There are royal portraits with inscriptions recording deeds and the lineage of those portrayed as well as dates of birth, marriage and death. Ball courts were also revealed during excavation, and one of them has been fully restored. Much fascinating excavation work is still in progress, stacks of labelled carved stones have been placed under shelters, and the site looks like it is becoming even more interesting as new buildings are revealed. The most atmospheric buildings are those still half-buried under roots and soil. To aid the preservation of the site the nearby river has been diverted to prevent it encroaching on the site when in flood.

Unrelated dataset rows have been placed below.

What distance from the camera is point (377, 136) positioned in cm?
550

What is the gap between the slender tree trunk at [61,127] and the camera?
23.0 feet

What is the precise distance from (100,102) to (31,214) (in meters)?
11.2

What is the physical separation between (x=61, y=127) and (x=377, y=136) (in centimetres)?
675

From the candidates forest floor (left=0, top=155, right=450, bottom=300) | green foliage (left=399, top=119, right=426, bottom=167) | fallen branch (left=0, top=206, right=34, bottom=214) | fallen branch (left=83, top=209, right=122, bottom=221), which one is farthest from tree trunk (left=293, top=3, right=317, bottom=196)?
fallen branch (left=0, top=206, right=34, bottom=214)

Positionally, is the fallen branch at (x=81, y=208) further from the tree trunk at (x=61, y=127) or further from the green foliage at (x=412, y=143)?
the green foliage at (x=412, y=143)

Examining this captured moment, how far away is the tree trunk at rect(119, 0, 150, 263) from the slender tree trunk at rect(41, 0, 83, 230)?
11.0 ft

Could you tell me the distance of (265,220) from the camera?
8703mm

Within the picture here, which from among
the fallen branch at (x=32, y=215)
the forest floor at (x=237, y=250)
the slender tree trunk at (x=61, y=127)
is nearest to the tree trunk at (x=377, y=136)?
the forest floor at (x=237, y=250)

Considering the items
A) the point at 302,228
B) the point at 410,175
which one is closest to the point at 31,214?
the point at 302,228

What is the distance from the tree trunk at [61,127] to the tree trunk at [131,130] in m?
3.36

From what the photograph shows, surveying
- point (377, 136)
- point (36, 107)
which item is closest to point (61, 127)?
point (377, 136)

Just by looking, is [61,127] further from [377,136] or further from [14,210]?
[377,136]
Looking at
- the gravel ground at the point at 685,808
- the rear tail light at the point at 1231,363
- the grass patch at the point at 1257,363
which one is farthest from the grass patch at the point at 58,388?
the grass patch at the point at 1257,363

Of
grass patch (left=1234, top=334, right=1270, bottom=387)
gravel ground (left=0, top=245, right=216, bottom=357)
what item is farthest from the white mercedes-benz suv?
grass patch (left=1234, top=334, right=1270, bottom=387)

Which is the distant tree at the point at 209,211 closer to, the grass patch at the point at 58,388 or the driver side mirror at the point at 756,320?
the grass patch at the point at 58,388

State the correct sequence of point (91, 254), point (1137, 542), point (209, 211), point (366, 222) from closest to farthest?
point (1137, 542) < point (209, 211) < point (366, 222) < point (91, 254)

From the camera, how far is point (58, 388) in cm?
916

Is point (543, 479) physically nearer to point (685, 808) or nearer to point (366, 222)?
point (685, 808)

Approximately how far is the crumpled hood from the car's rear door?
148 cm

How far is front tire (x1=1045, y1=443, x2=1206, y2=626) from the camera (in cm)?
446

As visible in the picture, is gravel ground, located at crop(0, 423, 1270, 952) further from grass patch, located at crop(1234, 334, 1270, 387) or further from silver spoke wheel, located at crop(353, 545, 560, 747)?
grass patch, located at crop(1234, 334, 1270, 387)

The impressive two-storey Museum of Maya Sculpture and sculpture park houses the recently excavated carvings. In the middle of the museum is an open-air courtyard with a full-size reproduction of the Rosalila temple, found intact buried under Temple 16 with its original paint and carvings. The museum houses the original stelae to prevent weather damage, while copies will be placed on site. More than 2000 other objects found at Copan are also in the museum which has good explanations in Spanish and English. The exit leads to the ruins via the nature trail.